Moreover, Southern states liked the fact that their populations were boosted by the counting of slaves as “three-fifths” of a voter for these purposes, while slaves were nevertheless completely disenfranchised.
Only rarely has the Electoral College system altered the results of an election. In the notoriously messy 2000 election, Al Gore won half a million more votes nationally, but George W Bush’s controversial victory in Florida (the last major undecided state) provided him with sufficient electoral votes to become president. This was only the third time in American history that a president failed to receive at least a plurality of the national popular vote, and the first time since 1888.
However, the largely winner-take-all nature of this system tends to marginalise those who don’t vote like their neighbours. In 2008, for example, John McCain received five million votes in California (against Obama’s 8.2 million) without winning a single electoral vote, while his 4.5 million votes in Texas delivered all of that state’s electoral votes.
We already know that the 2012 election will be decided by a relatively small number of swinging voters in less than ten key battleground states, including Ohio, Florida, North Carolina, Virginia, Pennsylvania, Wisconsin and Colorado, and both campaigns will focus their efforts and spending there.
There are currently some serious rumblings about Electoral College reform, with most of the momentum generated by the lingering unease over the 2000 election. A non-partisan group called National Popular Vote (NPV) is promoting a compact whereby states pledge to award all of their electoral votes to the winner of the national popular vote. The compact is triggered if states with a total of 270 votes sign up to the new scheme. Although this initiative has received surprisingly little coverage in the US, and none at all in Australia, NPV’s model law has now been enacted by states with 132 electoral votes (49% of the target), while bills have passed through one house or are awaiting the Governor’s signature (or veto) in another dozen states.
Opinion polling in the US has strongly favoured abolition of the Electoral College and transition to a system of direct voting for the president. The genius of the NPV strategy is that it would bypass the old system without requiring a constitutional amendment — although a constitutional challenge in the courts is almost inevitable.

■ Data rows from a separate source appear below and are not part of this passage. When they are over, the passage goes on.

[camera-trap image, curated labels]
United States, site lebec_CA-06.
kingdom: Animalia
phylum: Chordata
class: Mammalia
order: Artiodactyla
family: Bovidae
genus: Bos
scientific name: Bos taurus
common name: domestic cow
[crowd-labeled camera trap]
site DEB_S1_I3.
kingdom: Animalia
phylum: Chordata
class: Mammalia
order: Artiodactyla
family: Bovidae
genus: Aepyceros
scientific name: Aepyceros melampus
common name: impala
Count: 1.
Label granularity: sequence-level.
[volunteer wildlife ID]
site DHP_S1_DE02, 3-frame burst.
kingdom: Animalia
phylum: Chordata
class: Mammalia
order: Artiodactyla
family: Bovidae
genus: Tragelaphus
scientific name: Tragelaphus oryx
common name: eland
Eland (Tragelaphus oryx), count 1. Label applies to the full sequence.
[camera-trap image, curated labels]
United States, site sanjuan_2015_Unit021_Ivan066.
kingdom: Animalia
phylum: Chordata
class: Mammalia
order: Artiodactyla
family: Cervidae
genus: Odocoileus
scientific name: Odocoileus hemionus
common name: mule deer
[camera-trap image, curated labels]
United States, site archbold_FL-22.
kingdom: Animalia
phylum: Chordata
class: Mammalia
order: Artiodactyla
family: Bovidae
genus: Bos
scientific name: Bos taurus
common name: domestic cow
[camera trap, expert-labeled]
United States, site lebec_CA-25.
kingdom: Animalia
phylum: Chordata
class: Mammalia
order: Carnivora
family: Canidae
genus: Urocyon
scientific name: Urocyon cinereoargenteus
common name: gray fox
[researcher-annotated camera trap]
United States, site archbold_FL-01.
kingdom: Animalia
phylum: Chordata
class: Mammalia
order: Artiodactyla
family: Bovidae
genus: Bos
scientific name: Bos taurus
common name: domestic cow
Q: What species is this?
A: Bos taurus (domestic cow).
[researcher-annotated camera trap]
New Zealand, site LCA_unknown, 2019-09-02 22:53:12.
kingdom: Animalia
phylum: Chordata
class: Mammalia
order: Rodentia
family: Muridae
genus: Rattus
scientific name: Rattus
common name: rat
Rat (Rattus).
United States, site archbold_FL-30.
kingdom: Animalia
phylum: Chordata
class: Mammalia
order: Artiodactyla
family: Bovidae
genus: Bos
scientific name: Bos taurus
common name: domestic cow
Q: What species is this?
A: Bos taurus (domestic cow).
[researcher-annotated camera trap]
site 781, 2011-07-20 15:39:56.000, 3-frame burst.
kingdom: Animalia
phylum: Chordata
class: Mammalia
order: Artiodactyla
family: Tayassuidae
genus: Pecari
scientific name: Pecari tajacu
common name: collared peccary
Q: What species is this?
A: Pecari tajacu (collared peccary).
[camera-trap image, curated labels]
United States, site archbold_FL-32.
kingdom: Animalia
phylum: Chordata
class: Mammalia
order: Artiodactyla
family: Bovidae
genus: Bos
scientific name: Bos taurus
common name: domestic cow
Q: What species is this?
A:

This initiative would deliver a number of important benefits. Most importantly, there could be no repeat of the situation in which the candidate who wins the most votes nationally fails to be elected president, with all the problems of democratic legitimacy that entails. Such a change would also restore the essentially democratic “one vote, one value” principle to presidential elections, and ensure that every vote in every state truly counts.